• [Problem description]: Though the entries contain pictures, the copy you make should hold only the rest, exactly as written.

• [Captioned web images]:
═══
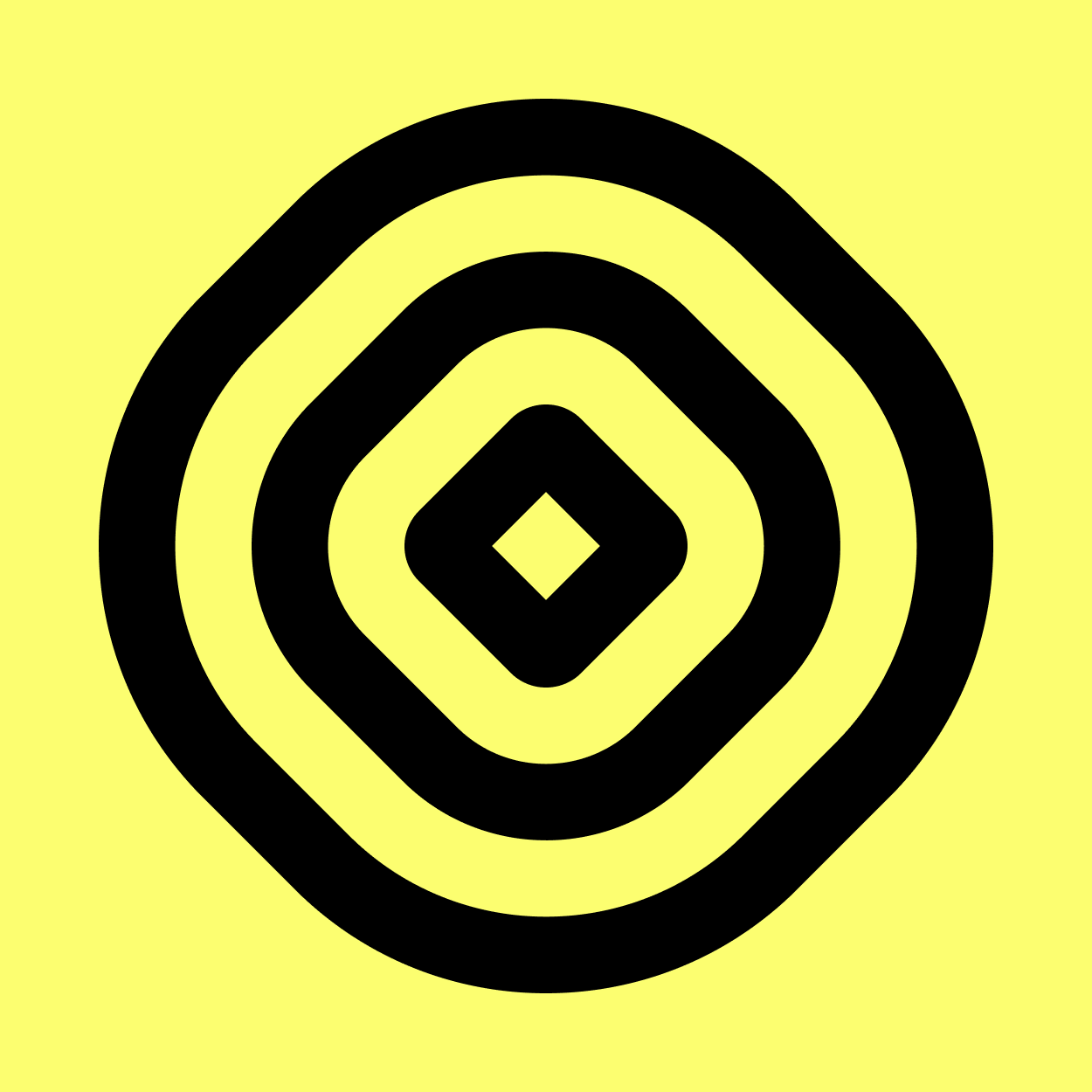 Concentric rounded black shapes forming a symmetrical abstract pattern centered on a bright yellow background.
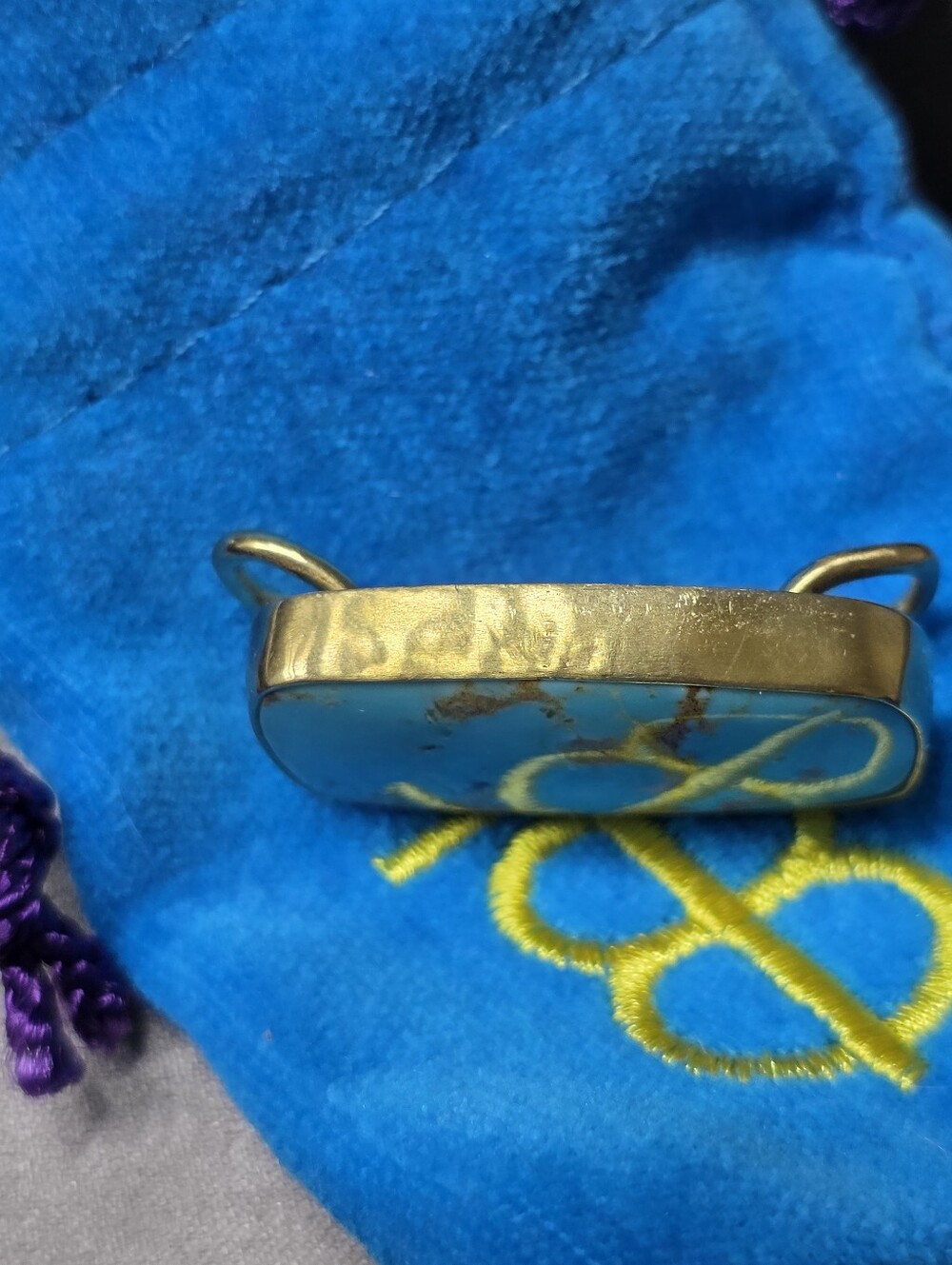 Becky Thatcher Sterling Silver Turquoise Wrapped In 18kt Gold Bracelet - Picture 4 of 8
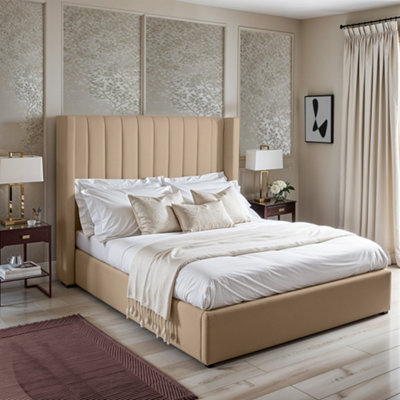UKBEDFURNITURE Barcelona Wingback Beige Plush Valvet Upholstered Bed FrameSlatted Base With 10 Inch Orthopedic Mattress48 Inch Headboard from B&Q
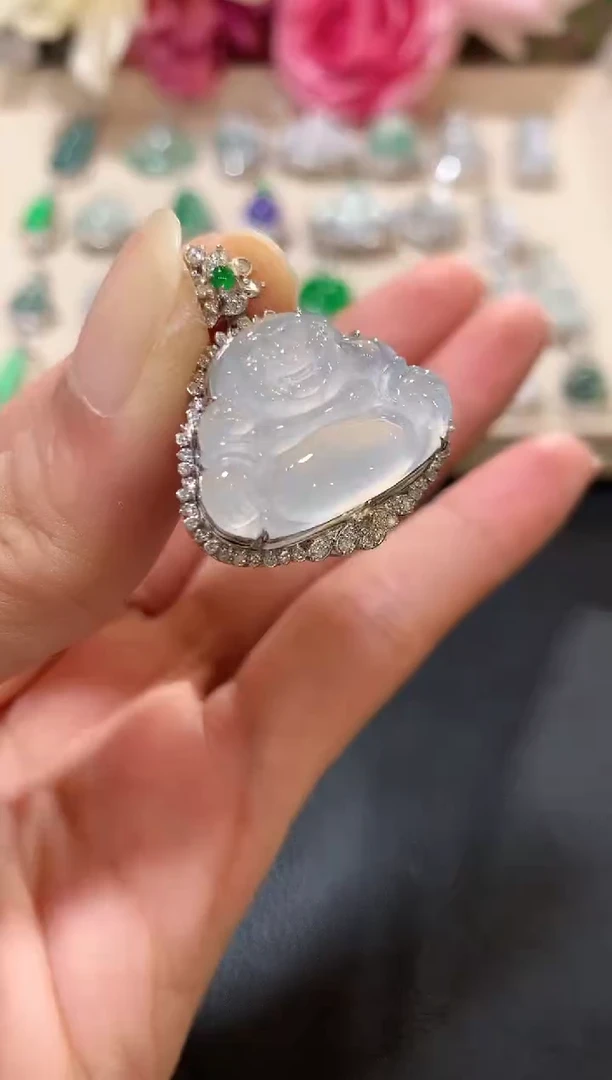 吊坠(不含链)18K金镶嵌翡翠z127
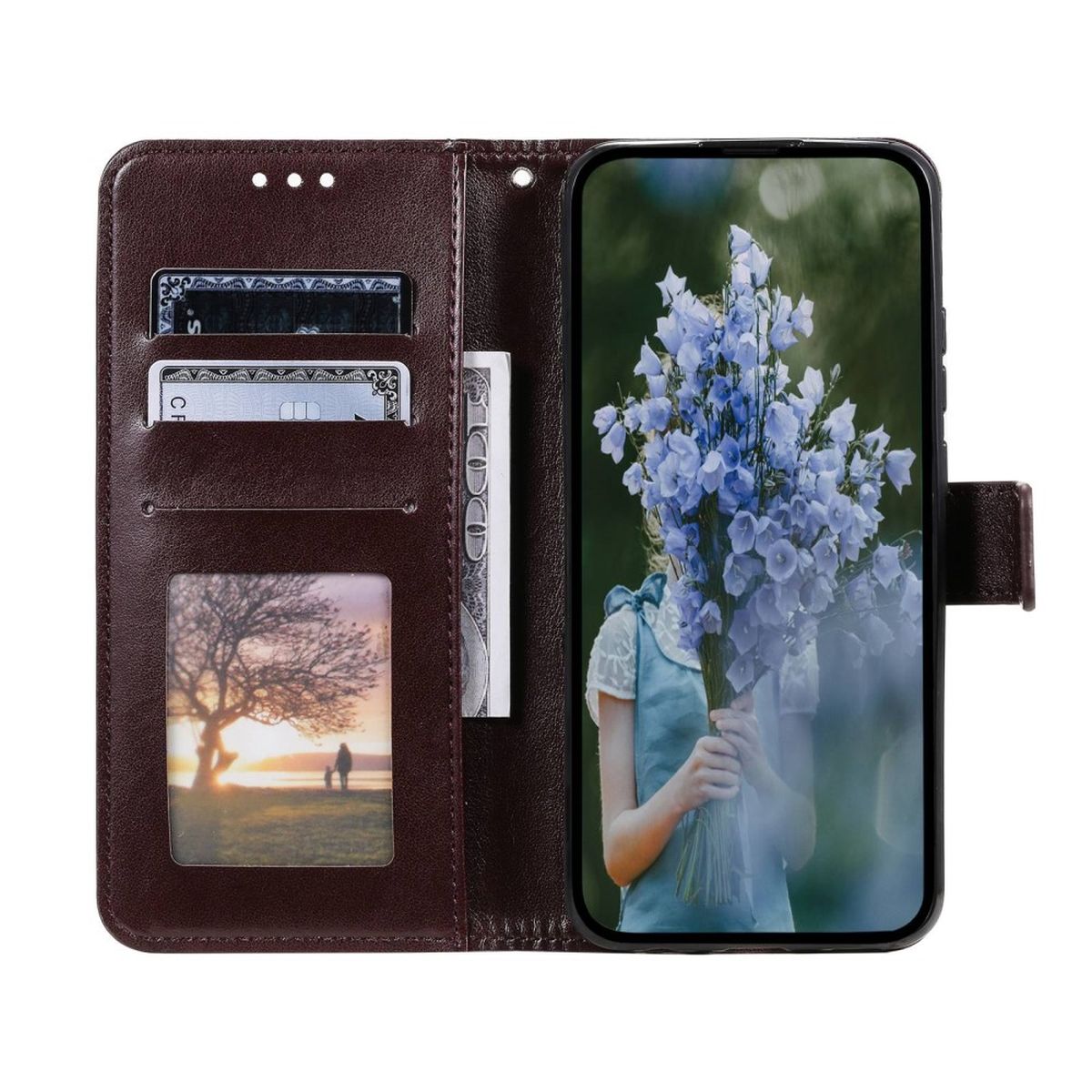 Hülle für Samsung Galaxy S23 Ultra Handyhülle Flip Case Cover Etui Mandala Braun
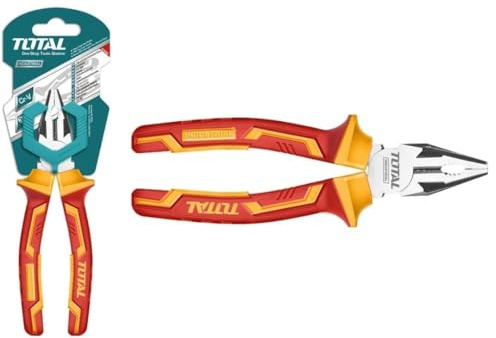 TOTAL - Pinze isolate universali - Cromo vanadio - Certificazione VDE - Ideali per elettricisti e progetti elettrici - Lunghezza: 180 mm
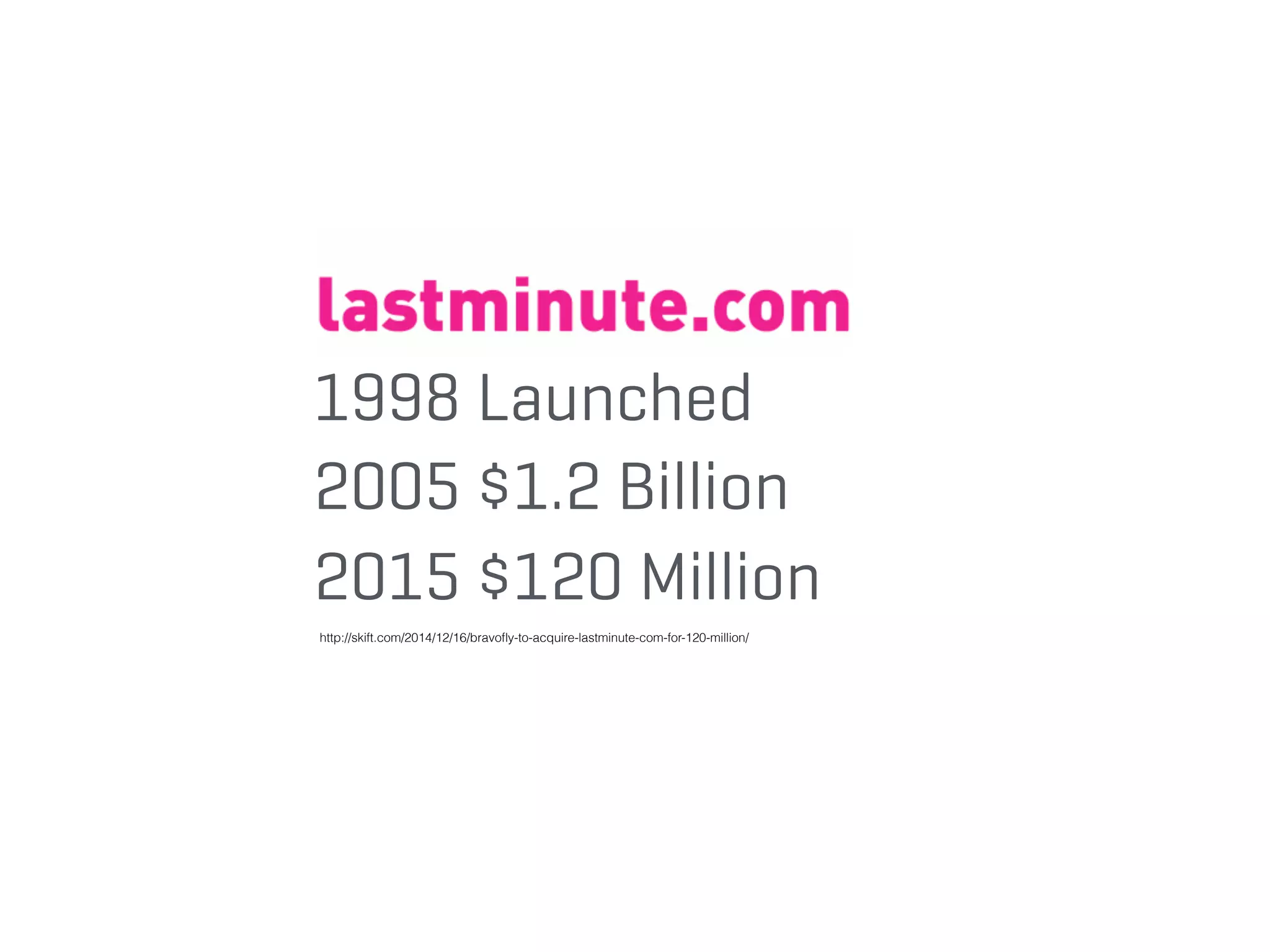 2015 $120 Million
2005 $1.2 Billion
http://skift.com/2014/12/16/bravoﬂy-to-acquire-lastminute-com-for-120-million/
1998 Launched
═══
• [Response to the task]:
 Concentric rounded black shapes forming a symmetrical abstract pattern centered on a bright yellow background.
 Becky Thatcher Sterling Silver Turquoise Wrapped In 18kt Gold Bracelet - Picture 4 of 8
UKBEDFURNITURE Barcelona Wingback Beige Plush Valvet Upholstered Bed FrameSlatted Base With 10 Inch Orthopedic Mattress48 Inch Headboard from B&Q
 吊坠(不含链)18K金镶嵌翡翠z127
 Hülle für Samsung Galaxy S23 Ultra Handyhülle Flip Case Cover Etui Mandala Braun
 TOTAL - Pinze isolate universali - Cromo vanadio - Certificazione VDE - Ideali per elettricisti e progetti elettrici - Lunghezza: 180 mm
 2015 $120 Million
2005 $1.2 Billion
http://skift.com/2014/12/16/bravoﬂy-to-acquire-lastminute-com-for-120-million/
1998 Launched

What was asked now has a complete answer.